Of them, I think 76c7b656bfa9b20a4172f7901285560db4c2c695 ("nixos/qemu-vm: refactor bootDisk generation using make-disk-image") looks the most relevant. CC @RaitoBezarius.

Additional observations:

Notify maintainers

(No maintainers found for nixos/modules/virtualisation/qemu-vm.nix.)

RaitoBezarius commented 1 year ago

You're definitely right about this, it's an annoying one, an hope for this is https://github.com/NixOS/nixpkgs/pull/227883 and enable it for build-vm-with-bootloader.
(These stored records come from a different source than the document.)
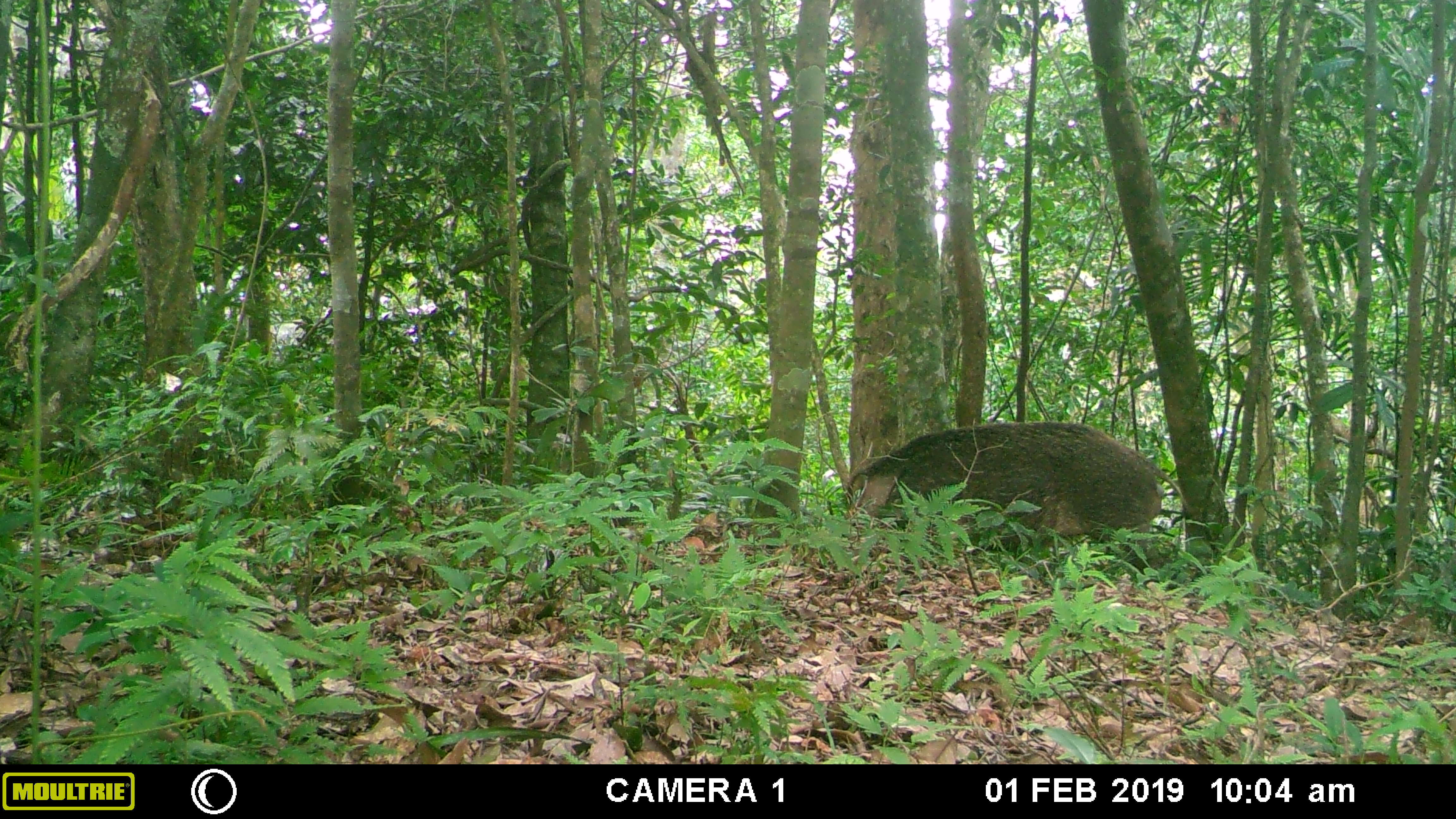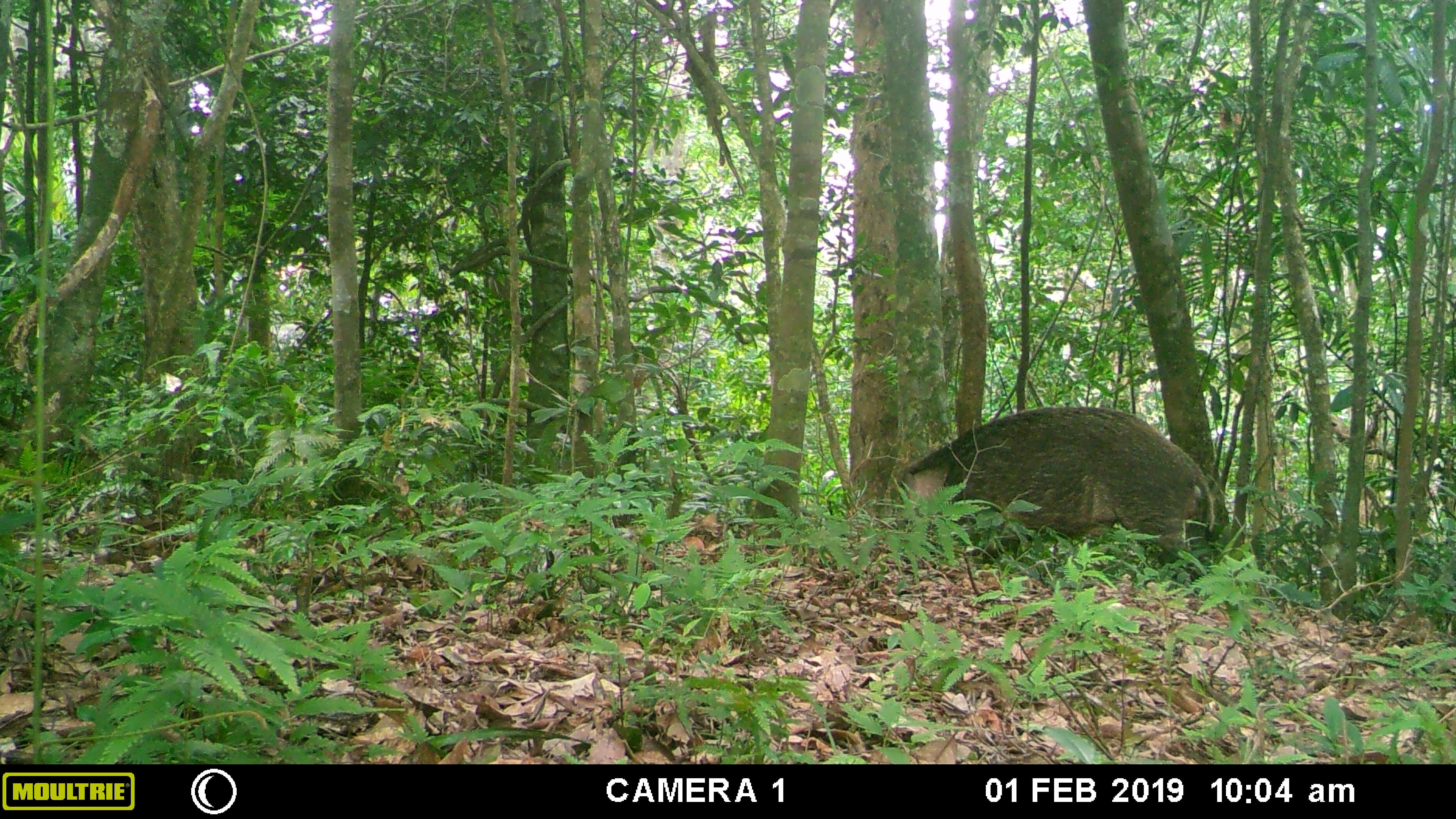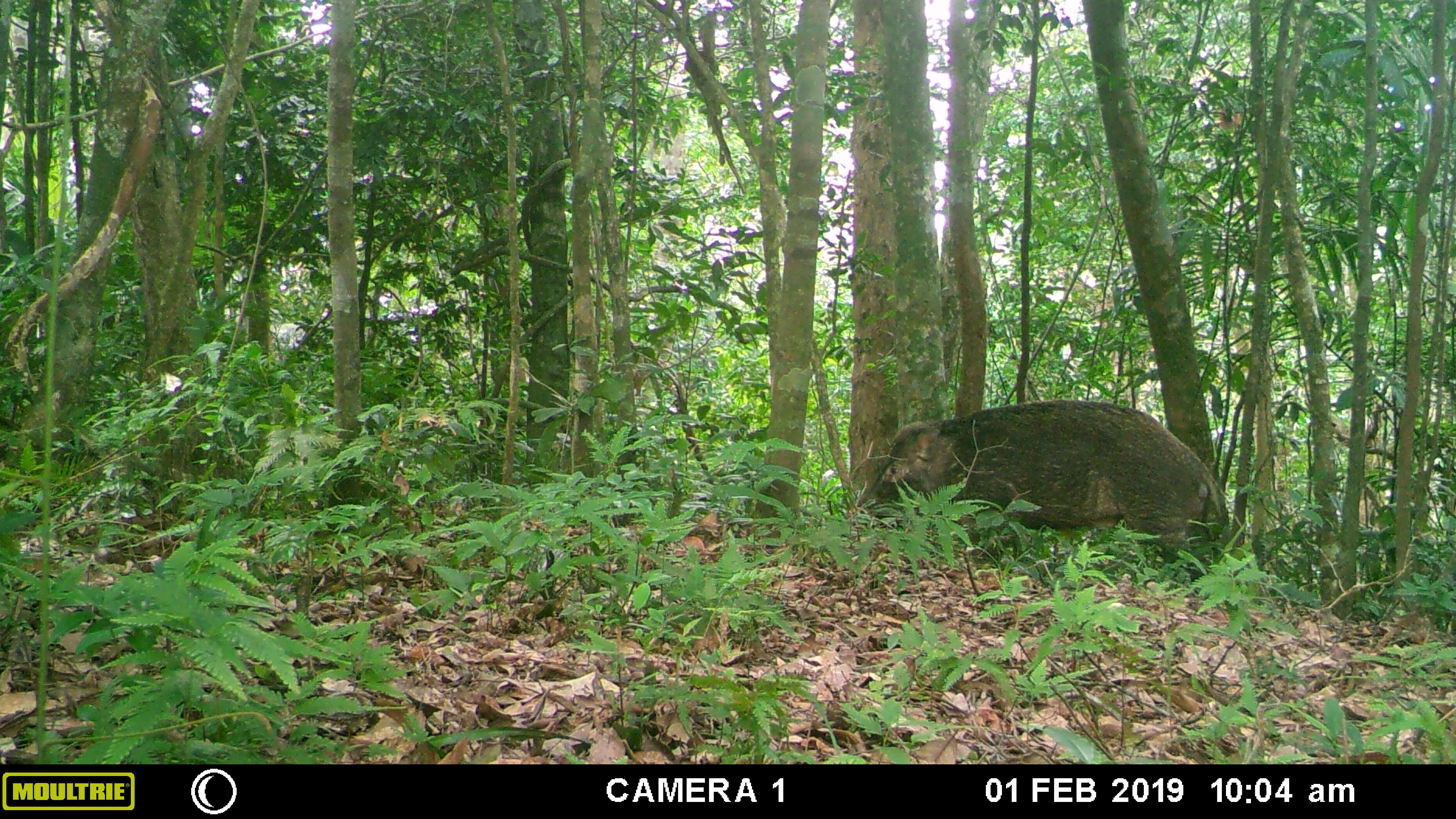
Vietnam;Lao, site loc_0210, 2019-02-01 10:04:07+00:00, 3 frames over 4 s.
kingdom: Animalia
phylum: Chordata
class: Mammalia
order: Artiodactyla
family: Suidae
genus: Sus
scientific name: Sus scrofa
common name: eurasian wild pig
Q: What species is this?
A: Eurasian wild pig (Sus scrofa).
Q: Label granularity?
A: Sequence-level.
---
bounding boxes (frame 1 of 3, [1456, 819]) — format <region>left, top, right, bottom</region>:
eurasian wild pig: <region>841, 419, 1188, 583</region>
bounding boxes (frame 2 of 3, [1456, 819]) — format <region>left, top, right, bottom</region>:
eurasian wild pig: <region>891, 406, 1214, 582</region>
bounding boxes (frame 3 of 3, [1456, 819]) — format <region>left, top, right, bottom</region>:
eurasian wild pig: <region>848, 400, 1223, 581</region>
But there is a correctness issue into testing by reusing the host Nix store rather than building your own one and LKL is definitely also a second problem in the whole thing.

Anyway, this is on my radar, but it will probably take some time to get it properly sorted out for all cases.
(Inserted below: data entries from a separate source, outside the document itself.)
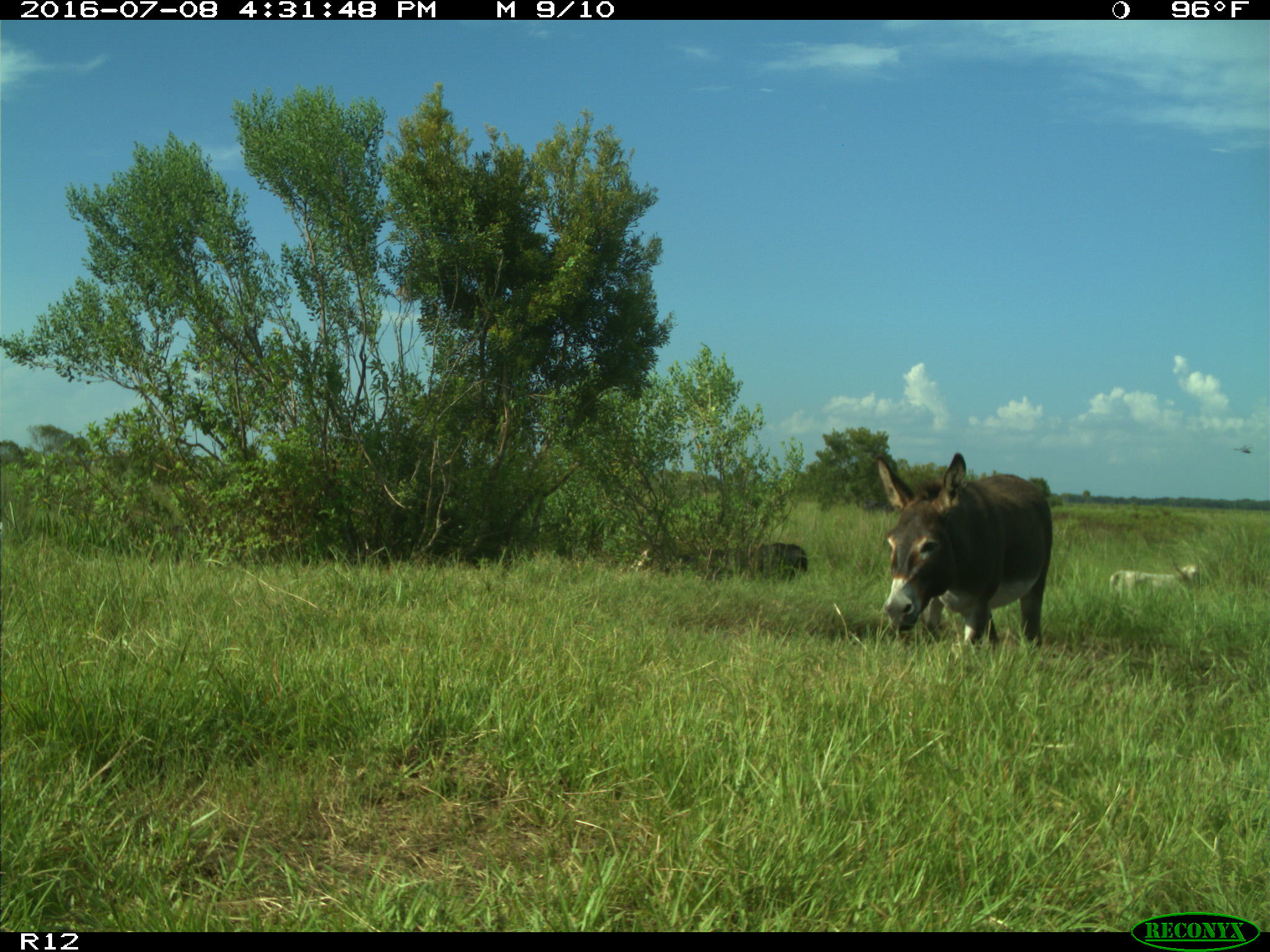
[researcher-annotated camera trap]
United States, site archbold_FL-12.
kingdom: Animalia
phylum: Chordata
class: Mammalia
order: Artiodactyla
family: Bovidae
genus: Bos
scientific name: Bos taurus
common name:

bjornfor commented 1 year ago

[...] and LKL is definitely also a second problem in the whole thing.

At least for ext4 we can use mkfs.ext4 -d ./root-directory [...] instead of lkl/cptofs: https://github.com/NixOS/nixpkgs/blob/master/nixos/lib/make-ext4-fs.nix.

(I guess ideally there would be only one "make disk image/fs" implementation, but apparently we already have multiple ones in nixos/lib/make-*.nix.)

RaitoBezarius commented 1 year ago

[...] and LKL is definitely also a second problem in the whole thing.

At least for ext4 we can use mkfs.ext4 -d ./root-directory [...] instead of lkl/cptofs: master/nixos/lib/make-ext4-fs.nix.

(I guess ideally there would be only one "make disk image/fs" implementation, but apparently we already have multiple ones in nixos/lib/make-*.nix.)

For disk images for VM, we are only using make-disk-image.nix, we could special case for each fsType a specific way to build partitions, but keep in mind that we need at least a way to build FAT32 and ext4 offline.

manuth commented 6 months ago

Whenever I try to use build-vm-with-bootloader, with nothing but KDE Plasma 5 or KDE Plasma 6 enabled, I get an error saying cptofs failed. diskSize might be too small for closure. despite the fact that make-disk-image is invoked with diskSize set to auto: https://github.com/NixOS/nixpkgs/blob/a76c4553d7e741e17f289224eda135423de0491d/nixos/modules/virtualisation/qemu-vm.nix#L296

This could be reproduced using my config: https://git.nuth.ch/manuth/NixOSConfig/src/commit/889bdbe6979ff629f6d4185a521fda09d8308477 (commit 889bdbe6979ff629f6d4185a521fda09d8308477)

Take note, that nixos-rebuild build-vm works while nixos-rebuild build-vm-with-bootloader does not.

Is that, by chance, related to this issue?

Edit: I can, btw, confirm, that nixos-22.11 works properly.